Wie sollte man so was bei einer fertig renovierten Wohnung realisieren? Hinzu kommt, das man ja eine Leiter haben muss, wenn man da mal ran muss. Und wenn dann ein Tisch drunter steht muss man die Wohnung umräumen um die Leiter aufzustellen......
Das ganze macht im Heimbereich keinen Sinn nur in sehr großen Räumen (Gaststätten, Hotels, Schulen). Die meisten Fritzboxen und Fritzrepeater reichen für eine Wohnung völlig aus, es sei denn es sind Besonderheiten vorhanden (dicke Brandschutzwände, Betonkeller etc).

Die Positionierung ist Bauartbediengt. Diese Art von AccessPoints sind dazu gedacht große Flächen (bzw. Etagen) "auszuleuchten". Dies hat nichts mit Livestyle zu tun. Der Hersteller Ubiquiti muss sich wie jeder andere auch an die Gesetzlichen Bestimmungen bezüglich Sendeleistung halten.

Der große Unterschied ist aber das "teure" SOHO, Enterprise Hardware die Leistung auch unter Last halten kann.
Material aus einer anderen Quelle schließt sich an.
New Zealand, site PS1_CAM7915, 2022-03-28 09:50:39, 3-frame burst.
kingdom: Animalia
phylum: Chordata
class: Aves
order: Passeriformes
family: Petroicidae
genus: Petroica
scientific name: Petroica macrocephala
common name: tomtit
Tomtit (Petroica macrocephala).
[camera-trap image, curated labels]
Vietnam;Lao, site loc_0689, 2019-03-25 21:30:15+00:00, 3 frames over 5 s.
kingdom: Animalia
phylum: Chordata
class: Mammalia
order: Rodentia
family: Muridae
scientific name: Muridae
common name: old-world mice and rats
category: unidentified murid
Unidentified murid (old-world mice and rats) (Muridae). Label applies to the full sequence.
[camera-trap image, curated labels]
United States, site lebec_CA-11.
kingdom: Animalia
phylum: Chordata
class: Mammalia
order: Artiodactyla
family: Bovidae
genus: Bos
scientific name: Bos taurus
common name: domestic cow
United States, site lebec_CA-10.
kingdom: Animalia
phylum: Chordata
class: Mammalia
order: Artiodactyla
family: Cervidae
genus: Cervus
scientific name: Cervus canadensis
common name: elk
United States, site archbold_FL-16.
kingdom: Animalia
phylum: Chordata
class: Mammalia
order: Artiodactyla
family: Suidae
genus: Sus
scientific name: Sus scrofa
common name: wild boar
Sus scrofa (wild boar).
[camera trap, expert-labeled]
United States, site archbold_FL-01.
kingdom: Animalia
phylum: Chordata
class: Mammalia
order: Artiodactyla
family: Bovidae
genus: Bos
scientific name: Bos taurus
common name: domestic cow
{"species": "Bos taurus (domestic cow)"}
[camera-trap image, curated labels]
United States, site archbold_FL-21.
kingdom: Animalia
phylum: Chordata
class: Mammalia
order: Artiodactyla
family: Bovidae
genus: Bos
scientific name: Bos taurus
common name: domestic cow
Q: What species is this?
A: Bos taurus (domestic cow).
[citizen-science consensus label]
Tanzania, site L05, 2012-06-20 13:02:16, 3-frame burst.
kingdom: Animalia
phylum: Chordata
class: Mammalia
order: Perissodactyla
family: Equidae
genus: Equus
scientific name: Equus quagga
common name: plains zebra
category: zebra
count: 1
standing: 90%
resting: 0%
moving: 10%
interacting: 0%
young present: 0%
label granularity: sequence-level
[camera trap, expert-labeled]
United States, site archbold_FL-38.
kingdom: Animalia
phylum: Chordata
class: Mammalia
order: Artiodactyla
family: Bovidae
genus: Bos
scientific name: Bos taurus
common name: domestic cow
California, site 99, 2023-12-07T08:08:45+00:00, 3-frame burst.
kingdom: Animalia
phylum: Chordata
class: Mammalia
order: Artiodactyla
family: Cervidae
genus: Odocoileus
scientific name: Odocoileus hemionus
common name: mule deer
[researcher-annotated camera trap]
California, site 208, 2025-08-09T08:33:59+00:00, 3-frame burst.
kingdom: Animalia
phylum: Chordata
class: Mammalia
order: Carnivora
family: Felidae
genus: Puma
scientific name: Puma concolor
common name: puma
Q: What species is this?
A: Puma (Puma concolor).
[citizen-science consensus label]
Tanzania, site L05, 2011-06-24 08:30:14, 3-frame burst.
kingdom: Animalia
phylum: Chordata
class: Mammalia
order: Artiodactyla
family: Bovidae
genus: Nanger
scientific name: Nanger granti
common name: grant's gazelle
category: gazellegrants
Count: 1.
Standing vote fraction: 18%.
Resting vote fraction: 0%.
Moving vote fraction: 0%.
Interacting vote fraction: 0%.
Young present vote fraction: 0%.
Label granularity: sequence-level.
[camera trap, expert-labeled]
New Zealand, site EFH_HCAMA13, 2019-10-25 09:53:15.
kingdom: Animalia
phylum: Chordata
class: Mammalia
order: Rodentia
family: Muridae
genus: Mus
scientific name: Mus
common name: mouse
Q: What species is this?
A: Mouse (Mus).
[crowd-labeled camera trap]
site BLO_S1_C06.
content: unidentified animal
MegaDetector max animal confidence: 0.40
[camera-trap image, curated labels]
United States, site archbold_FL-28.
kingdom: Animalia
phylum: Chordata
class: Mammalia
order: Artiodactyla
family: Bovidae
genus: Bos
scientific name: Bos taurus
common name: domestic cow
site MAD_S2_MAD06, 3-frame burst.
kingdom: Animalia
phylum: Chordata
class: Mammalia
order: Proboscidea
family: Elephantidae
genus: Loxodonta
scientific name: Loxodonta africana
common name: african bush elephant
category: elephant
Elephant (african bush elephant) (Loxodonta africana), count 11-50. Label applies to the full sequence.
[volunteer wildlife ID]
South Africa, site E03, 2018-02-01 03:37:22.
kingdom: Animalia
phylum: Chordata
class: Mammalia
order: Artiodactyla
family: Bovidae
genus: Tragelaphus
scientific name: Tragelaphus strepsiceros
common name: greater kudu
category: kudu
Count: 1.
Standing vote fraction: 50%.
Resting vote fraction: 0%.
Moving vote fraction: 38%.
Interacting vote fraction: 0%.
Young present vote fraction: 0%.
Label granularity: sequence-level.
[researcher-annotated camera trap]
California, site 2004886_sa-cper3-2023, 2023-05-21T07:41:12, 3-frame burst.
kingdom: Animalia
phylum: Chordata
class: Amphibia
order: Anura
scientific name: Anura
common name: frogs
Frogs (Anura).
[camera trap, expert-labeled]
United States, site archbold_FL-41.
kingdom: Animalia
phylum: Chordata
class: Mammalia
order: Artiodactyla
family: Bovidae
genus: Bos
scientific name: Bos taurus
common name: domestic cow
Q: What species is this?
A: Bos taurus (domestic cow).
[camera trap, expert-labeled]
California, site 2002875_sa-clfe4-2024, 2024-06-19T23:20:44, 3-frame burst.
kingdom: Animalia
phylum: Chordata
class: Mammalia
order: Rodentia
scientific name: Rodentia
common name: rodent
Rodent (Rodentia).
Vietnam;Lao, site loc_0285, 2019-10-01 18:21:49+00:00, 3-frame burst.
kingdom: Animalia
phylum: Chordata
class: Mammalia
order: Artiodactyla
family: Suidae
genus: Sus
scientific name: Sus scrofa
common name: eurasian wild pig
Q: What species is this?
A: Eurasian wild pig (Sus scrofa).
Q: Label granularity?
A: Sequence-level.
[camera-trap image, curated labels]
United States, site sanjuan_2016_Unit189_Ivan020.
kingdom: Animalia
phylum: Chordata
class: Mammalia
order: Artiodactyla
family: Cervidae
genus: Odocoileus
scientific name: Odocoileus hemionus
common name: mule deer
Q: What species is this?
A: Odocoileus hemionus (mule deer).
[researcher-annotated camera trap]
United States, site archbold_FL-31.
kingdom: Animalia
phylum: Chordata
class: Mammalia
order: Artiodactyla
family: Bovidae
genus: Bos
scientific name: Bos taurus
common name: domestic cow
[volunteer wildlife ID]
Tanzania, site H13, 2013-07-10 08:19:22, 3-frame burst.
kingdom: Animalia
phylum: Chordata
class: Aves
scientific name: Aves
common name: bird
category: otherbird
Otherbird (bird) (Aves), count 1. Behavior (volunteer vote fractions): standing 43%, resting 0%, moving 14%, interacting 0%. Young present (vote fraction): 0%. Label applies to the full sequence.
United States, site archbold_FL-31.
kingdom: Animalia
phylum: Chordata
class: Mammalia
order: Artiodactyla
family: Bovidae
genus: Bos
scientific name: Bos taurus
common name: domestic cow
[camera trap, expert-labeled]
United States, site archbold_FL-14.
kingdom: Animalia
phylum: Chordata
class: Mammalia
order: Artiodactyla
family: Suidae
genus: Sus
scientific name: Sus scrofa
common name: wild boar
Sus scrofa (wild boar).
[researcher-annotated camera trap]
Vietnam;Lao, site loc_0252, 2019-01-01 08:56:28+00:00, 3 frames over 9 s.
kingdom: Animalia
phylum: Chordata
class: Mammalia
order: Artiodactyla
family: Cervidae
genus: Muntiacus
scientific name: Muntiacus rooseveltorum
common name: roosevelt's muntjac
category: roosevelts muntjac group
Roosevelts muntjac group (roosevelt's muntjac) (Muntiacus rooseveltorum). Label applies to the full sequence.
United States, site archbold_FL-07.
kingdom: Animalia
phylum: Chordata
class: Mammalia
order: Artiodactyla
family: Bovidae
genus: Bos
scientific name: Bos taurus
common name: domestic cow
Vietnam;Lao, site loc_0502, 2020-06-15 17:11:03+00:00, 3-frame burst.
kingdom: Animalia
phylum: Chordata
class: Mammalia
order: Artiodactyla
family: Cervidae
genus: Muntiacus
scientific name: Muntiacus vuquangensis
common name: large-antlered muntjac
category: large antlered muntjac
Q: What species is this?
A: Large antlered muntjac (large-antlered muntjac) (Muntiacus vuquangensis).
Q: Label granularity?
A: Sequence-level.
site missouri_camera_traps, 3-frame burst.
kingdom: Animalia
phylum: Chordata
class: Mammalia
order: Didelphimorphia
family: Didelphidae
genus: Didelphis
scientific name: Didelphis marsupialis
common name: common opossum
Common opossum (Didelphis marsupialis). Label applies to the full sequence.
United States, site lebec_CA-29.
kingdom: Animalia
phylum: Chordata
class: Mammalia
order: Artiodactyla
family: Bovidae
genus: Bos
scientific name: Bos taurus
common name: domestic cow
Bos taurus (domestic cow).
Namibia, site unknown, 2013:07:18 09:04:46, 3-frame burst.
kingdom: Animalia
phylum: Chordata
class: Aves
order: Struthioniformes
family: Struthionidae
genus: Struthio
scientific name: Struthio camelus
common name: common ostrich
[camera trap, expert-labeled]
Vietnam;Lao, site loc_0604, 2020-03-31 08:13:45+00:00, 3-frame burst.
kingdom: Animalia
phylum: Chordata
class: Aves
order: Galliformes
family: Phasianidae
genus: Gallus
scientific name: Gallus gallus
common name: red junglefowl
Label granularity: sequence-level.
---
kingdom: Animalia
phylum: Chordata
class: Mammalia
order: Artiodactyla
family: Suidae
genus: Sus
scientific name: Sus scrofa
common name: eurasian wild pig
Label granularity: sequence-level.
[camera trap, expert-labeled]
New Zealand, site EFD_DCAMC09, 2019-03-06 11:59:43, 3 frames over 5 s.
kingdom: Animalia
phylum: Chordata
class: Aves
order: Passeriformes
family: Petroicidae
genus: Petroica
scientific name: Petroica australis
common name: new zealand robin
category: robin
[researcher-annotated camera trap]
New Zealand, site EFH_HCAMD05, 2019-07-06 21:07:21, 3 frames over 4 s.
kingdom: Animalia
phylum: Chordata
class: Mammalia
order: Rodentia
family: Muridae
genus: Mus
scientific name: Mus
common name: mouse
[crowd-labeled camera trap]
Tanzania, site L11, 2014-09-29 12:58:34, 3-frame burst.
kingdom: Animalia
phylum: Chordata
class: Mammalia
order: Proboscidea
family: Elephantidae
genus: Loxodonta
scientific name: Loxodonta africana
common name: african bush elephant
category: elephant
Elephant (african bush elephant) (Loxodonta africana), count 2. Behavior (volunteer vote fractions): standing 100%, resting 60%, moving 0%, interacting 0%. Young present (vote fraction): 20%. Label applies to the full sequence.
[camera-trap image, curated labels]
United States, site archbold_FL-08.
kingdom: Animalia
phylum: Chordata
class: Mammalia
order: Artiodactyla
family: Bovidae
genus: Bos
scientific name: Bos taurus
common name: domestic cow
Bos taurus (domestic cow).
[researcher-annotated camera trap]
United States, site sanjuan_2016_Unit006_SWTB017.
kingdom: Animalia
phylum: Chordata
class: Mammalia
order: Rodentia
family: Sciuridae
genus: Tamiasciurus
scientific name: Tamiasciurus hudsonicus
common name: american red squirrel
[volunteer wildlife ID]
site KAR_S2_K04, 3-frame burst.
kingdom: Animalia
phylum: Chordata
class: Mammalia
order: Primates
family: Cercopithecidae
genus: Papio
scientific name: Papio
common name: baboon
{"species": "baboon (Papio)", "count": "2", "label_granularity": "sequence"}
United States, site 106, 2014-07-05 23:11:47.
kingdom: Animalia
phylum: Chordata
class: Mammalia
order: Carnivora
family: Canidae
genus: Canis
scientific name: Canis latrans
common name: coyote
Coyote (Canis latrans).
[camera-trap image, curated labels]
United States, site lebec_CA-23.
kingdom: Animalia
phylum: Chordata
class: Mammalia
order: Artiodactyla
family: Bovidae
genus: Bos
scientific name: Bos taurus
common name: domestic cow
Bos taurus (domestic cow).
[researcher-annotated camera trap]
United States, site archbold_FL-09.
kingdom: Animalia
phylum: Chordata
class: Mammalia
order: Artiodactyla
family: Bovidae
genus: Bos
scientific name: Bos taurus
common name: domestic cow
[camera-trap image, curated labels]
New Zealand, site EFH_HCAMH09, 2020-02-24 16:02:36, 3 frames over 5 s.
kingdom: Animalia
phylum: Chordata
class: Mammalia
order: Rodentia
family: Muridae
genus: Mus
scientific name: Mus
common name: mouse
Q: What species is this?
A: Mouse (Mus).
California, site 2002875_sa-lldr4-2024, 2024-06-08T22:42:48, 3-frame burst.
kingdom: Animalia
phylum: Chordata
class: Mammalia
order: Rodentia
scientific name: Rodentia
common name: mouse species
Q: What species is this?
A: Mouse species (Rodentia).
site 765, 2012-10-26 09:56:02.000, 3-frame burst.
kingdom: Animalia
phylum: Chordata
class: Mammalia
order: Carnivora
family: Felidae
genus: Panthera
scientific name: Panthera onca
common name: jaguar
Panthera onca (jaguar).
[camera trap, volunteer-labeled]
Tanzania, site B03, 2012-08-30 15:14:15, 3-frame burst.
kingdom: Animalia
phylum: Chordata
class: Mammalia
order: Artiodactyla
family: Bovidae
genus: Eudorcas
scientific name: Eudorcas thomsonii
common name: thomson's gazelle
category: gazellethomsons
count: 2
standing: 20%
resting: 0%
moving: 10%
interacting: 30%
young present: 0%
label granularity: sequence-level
Versuch doch mal mit einer Fritzbox 3-4 gleichzeitige Kopiervorgänge/Downloads von unterschiedlichen Clients und du wirst sehen die Datenrate bricht relativ schnell ein. Genau dies ist bei SOHO, Enterprise AccessPoints nicht der Fall. Die machen auch 20 gleichzeitige Clients ohne mühe mit. (Wenn du das nicht glaubst, schau mal bei youtube, da gibts eine Videos und Tests zu dem Thema)

Von der besseren Wartbarkeit dank Controller mal ganz zu schweigen. Wie lästig es sein kann wenn man 3-4 AccessPoints hat und sich für jeden in ein eigenes Interface einloggen darf. Dann noch so Features wie Controllerbasiertes Roaming. Du magst jetzt sagen braucht man Zuhause nicht. Wer es allerdings doch hat weiß es zu schätzen.